_PROBLEM DESCRIPTION:_
Pick up the problem statement on self-describing data formats in high-performance computing after its final sentence and continue writing it.

Problem Statement

Many high-performance computing (HPC) applications generate vast amounts of data and write them to parallel distributed file systems where they are kept for further processing. All production-level file systems currently in use offer a POSIX I/O interface that treats file data as an opaque byte stream. As it is not possible to reconstruct the data format from this byte stream without prior knowledge, self-describing data formats such as NetCDF (Network Common Data Format) and ADIOS (Adaptable IO System) are widely used to be able to exchange data with other researchers and annotate data with meaningful metadata. For example, the World Data Center for Climate (WDCC) alone holds multiple petabytes (PB) of data in such formats and provides access for other researchers. The data structure information is encoded in the files themselves, which makes it possible to group and annotate data. Moreover, data can be accessed and interpreted without having knowledge about its structure in advance.

_DATA PROVIDED:_
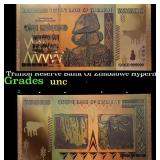 2008 100 Trillion Reserve Bank Of Zimbabwe Hyperin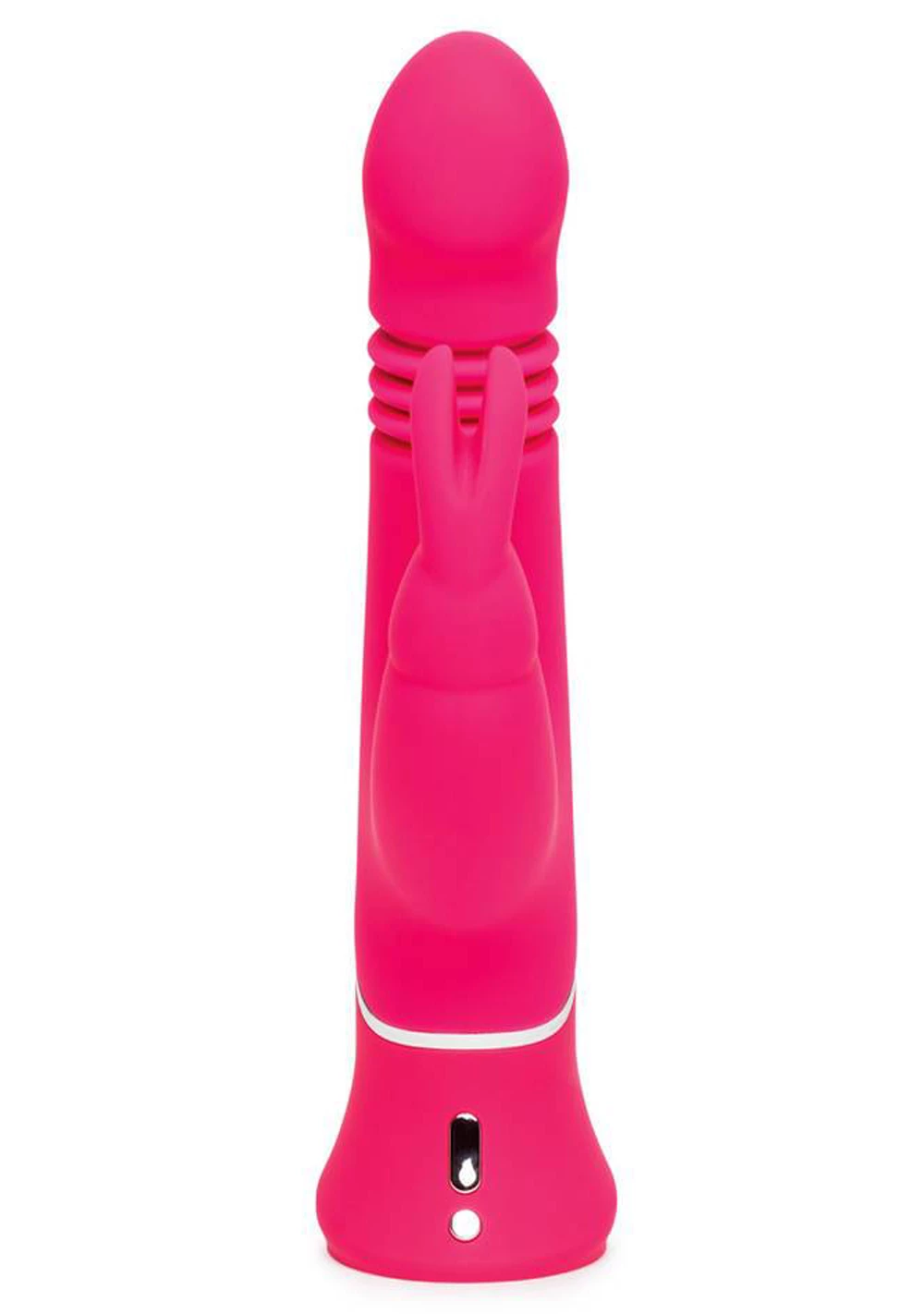 Lovehoney Happy Rabbit Thrusting Realistic Rabbit Vibrator 3 Lovehoney Happy Rabbit Thrusting Realistic Rabbit Vibrator - Image 3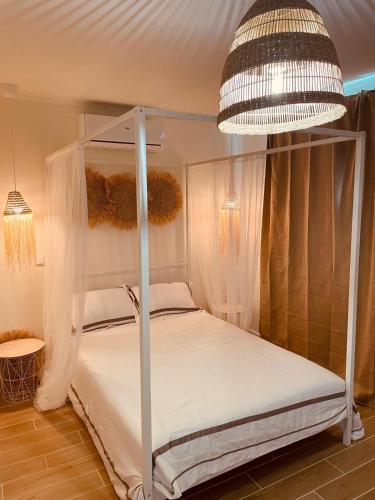 Ένα ή περισσότερα κρεβάτια σε δωμάτιο στο Maçussa Country House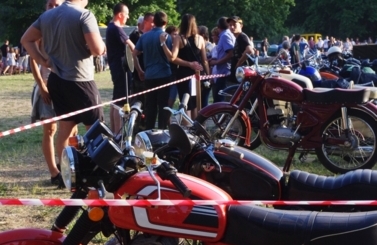 IX Zlot Weteran&oacute;w Szos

_ANSWER TO THIS TASK:_
In a typical HPC I/O stack, applications only interface directly with NetCDF, which depends on HDF5 (Hierarchical Data Format) and so on. The coupling between the different layers is loose and mainly used for performance tuning (for example, applications might set optional I/O hints). However, structural information about the data is lost as it is handed down through the layers: While an application might pass multi-dimensional matrices of numerical data to NetCDF, MPI-IO is only aware of a stream of elements (which can be different simple or composed data types) and Lustre's POSIX interface interprets file data as a stream of bytes.

Additionally, data and metadata are typically separated in such file systems for performance reasons. This leads to two different types of metadata: file system metadata (such as ownership and permissions) are stored on the file system's metadata servers, while file metadata (such as the type of physical quantities) are stored within files on the file system's data servers. File system metadata is typically in the range of 5% of the overall data volume, which leads to significant amounts of metadata in current multi-petabyte file systems.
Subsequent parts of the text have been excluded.